◆ Tasks to complete
[A] Reproduce the part of the SQL Server architecture text from "Let's reconsider an" up to and including "to Shared Memory Protocol.".
[B] In the SQL Server architecture text, why can the client and MS SQL Server communicate through the Shared Memory protocol? Answer in one to three sentences.
[C] Which major components of SQL Server Architecture does the SQL Server architecture text list?

◆ Supplied text
Start of Block
SQL Server Architecture
MS SQL Server is a client-server architecture. MS SQL Server process starts with the client application sending a request. The SQL Server accepts, processes and replies to the request with processed data. Let's discuss in detail the entire architecture shown below:
As the below Diagram depicts there are three major components in SQL Server Architecture:
1. Protocol Layer
2. Relational Engine
3. Storage Engine
SQL Server Architecture Diagram
Let's discuss in detail about all the three above major modules. In this tutorial, you will learn.
MS SQL SERVER PROTOCOL LAYER supports 3 Type of Client Server Architecture. We will start with "Three Type of Client Server Architecture" which MS SQL Server supports.
Let's reconsider an early morning Conversation scenario.
MOM and TOM - Here Tom and his Mom, were at the same logical place, i.e. at their home. Tom was able to ask for Coffee and Mom was able it serve it hot.
MS SQL SERVER - Here MS SQL server provides SHARED MEMORY PROTOCOL. Here CLIENT and MS SQL server run on the same machine. Both can communicate via Shared Memory protocol.
Analogy: Lets map entities in the above two scenarios. We can easily map Tom to Client, Mom to SQL server, Home to Machine, and Verbal Communication to Shared Memory Protocol.
Now consider in the evening, Tom is in the party mood. He wants a Coffee ordered from a well-known Coffee Shop. The Coffee shop is located 10 km away from his home.
Here Tom and Starbuck are in different physical location. Tom at home and Starbucks at the busy marketplace. They're communicating via Cellular network. Similarly, MS SQL SERVER provides the capability to interact via TCP/IP protocol, where CLIENT and MS SQL Server are remote to each other and installed on a separate machine.
Analogy: Lets map entities in the above two scenarios. We can easily map Tom to Client, Starbuck to SQL server, the Home/Market place to Remote location and finally Cellular network to TCP/IP protocol.
Notes from the desk of Configuration/installation:
Now finally at night, Tom wanted to have a light green tea which her neighbor, Sierra prepare very well.
Here Tom and his Neighbor, Sierra, are in same physical location, being each other's neighbor. They're communicating via Intra network. Similarly, MS SQL SERVER provides the capability to interact via the Named Pipe protocol. Here the CLIENT and MS SQL SERVER are in connection via LAN.
End of Block
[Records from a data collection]
Start of Block
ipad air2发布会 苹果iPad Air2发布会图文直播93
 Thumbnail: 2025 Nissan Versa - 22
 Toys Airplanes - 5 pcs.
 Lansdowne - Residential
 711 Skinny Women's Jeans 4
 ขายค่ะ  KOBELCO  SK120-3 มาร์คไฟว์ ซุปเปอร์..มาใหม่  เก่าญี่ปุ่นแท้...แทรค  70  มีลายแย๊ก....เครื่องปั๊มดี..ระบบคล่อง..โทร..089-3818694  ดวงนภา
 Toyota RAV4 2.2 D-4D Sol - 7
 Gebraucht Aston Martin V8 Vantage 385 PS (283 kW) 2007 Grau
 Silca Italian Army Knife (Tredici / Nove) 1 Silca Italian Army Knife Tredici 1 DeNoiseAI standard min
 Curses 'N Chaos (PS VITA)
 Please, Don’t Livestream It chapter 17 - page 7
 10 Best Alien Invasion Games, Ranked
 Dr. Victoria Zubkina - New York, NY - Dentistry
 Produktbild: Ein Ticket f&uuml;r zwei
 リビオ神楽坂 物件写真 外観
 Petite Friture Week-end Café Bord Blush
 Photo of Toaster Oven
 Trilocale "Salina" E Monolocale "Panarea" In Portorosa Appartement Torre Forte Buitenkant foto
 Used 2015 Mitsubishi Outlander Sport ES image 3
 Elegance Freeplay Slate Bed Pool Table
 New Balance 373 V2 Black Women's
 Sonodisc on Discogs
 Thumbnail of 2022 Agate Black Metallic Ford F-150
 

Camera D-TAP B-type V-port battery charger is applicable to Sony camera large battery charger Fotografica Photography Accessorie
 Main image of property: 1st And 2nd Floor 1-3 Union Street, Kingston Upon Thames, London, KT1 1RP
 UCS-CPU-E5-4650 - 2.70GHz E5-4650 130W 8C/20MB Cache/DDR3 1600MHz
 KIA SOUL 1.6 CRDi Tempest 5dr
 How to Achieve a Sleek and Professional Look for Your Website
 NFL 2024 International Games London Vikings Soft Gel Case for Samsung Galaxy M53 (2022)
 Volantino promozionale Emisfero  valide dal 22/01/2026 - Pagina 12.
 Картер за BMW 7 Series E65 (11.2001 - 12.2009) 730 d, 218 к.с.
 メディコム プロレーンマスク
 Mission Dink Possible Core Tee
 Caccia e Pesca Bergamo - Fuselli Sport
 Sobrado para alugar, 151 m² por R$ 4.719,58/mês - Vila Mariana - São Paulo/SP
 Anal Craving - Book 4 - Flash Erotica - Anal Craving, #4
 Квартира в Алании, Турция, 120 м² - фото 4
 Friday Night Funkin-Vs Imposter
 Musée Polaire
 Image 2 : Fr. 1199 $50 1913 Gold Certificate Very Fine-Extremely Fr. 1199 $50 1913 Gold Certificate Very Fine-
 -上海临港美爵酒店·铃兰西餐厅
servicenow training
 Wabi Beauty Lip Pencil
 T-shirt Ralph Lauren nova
End of Block
◆ Results for the exercise
[A]
Let's reconsider an early morning Conversation scenario.
MOM and TOM - Here Tom and his Mom, were at the same logical place, i.e. at their home. Tom was able to ask for Coffee and Mom was able it serve it hot.
MS SQL SERVER - Here MS SQL server provides SHARED MEMORY PROTOCOL. Here CLIENT and MS SQL server run on the same machine. Both can communicate via Shared Memory protocol.
Analogy: Lets map entities in the above two scenarios. We can easily map Tom to Client, Mom to SQL server, Home to Machine, and Verbal Communication to Shared Memory Protocol.

[B] The client and MS SQL Server run on the same machine, so they can communicate via the Shared Memory protocol.

[C]
1. Protocol Layer
2. Relational Engine
3. Storage Engine